*Short exercise A:* Copy the passage from the curling club history word for word, starting at "Saturday night skating" and ending at "held for shareholders.".

[start Page excerpt]

Our History

 

Earliest Curling in Cookstown…

Curling took place in the early 1900’s, for one year, on the north side of Queen Street, west of the present Masonic Hall. It was originally in the lower floor of an implement dealer’s building (Harry Rankin). This brick building stands today and is now known as Traditions.

The original Curling Club was built on the north side of Wellington Street (#6). It was a frame building with a V-shaped roof and contained two sheets of ice. The clubhouse, located on the south end was heated with a wood stove. The wood was used from a pile on the north side of Couse’s store (now Will Silks). One end of the clubhouse was wired off with fence wire in order to house the fire engine, trailer, rack and pump. Boxes three feet by 18 inches were used to store the curling stones. Curlers supplied their own curling rocks when attending bonspiels. These early matched stones weighed 34, 40, 42 and 47 pounds. Different sizes were used by different members of the team (the lead used the heaviest rocks, etc.).

Saturday night skating took place on the curling ice at a price of 10 to 15 cents. Hockey was played with curling stones as goal posts.

The oldest trophy, the “Dr. Orok” was sponsored by the doctor in 1911 and there is still an annual competition held for shareholders.

Original 1911 curlers included: Alvin Arnold, A.T. Batstone, Dr. Brown, Bill Carr, Russell Chantler, Charlie Fisher, Harry Fisher, R.W. Glass, Doug Hopper, Charlie Hounsome, Art Kidd, Dr. Leadley, Bob McAfee, E.C. MacLeod, Theodore MacMillan, Mel McFadden, W.G. McKay, Tom McKnight, Archie McLean, Bill Milligan, Lou Monkman, Jack Pugsley, Frank Robinson, William Robinson, D. Rownthwaite and Jack Wilson.

Cookstown curlers went to Alliston for a few years in the 50’s and curled on arena ice. These men included: Walter Beatty, Howard Cole, Ken Crawford, Lloyd Hughes,
Bill Milligan, Tom Reive and Harry Ross.

On Wednesday afternoons in the 1955 –1956 season, social curling with Alliston and Cookstown lady curlers, took place in the Alliston Arena. A man skipped on each team with three ladies filling the other positions. The ladies from Cookstown were: Alice Baker,
Mima Beeston, Elsie Cole, Evelyn Coleman, Margaret Davis, Pat Duncan, Dolores Fildey, Jean Hughes, Anne Hunter, Mildred Reive, Elma Ross and Irene Reian.

From 1956…

In the spring of 1956, Alliston decided to build a curling rink and asked the Cookstown curlers to invest $8,000 to $10,000 towards building it. A meeting was held in the old Orange Hall, above Charlie Watson’s (west of the Masonic Hall). It was decided to build our own rink.

Lou Monkman was elected President, Frank Webb was Secretary and Lloyd Hughes was Treasurer. Common shares were sold for $100 and to get more capital, preferred shares were sold for $300 at 4% interest. The next year, preferred shares were redeemed because they had created a taxable business. An agreement was signed with the Cookstown Agriculture Society for a 99-year lease at $1 per year, thus attracting no local property taxes. The building was to be erected on the Agricultural Society’s property, thus enabling them to receive a government grant for the building.

Ernie Letts, from Beeton, dug out the building site and sand was hauled from Harry Ross’ pit for drainage, etc. Jack Donnell poured the footings and Lionel Dawney did the block work. It took 10,500 blocks.

[end Page excerpt]

*Short exercise B:* Format the lines of the records below as a JSON list of strings, one string per line with blank lines omitted, starting at the line containing "How much distance" and ending at the final line of the records.

[start Supplied data]

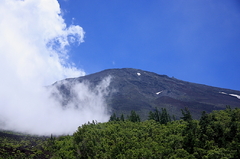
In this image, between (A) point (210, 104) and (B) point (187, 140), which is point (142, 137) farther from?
(A) point (210, 104)

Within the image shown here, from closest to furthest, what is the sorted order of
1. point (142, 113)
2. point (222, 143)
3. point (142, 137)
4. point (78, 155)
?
point (222, 143) < point (78, 155) < point (142, 137) < point (142, 113)

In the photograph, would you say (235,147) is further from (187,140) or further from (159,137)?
(159,137)

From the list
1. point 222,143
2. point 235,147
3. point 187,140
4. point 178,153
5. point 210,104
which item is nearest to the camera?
point 235,147

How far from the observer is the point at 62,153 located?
55.6 meters

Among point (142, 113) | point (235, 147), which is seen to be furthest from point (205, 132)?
point (142, 113)

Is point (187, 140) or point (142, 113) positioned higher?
point (142, 113)

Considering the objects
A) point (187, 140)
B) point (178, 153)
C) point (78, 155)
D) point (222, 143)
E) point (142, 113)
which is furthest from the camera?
Answer: point (142, 113)

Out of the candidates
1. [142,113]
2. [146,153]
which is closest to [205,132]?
[146,153]

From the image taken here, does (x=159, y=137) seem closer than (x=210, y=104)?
Yes

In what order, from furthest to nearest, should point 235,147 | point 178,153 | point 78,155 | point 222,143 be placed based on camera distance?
point 78,155, point 222,143, point 178,153, point 235,147

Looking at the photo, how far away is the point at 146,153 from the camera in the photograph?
3778 cm

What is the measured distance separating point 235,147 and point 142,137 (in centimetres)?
2515

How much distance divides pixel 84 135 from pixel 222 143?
3779cm

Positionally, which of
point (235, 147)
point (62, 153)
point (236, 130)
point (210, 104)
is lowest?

[end Supplied data]

*Complete response A:*
Saturday night skating took place on the curling ice at a price of 10 to 15 cents. Hockey was played with curling stones as goal posts.

The oldest trophy, the “Dr. Orok” was sponsored by the doctor in 1911 and there is still an annual competition held for shareholders.

*Complete response B:*
[
  "How much distance divides pixel 84 135 from pixel 222 143?",
  "3779cm",
  "Positionally, which of",
  "point (235, 147)",
  "point (62, 153)",
  "point (236, 130)",
  "point (210, 104)",
  "is lowest?"
]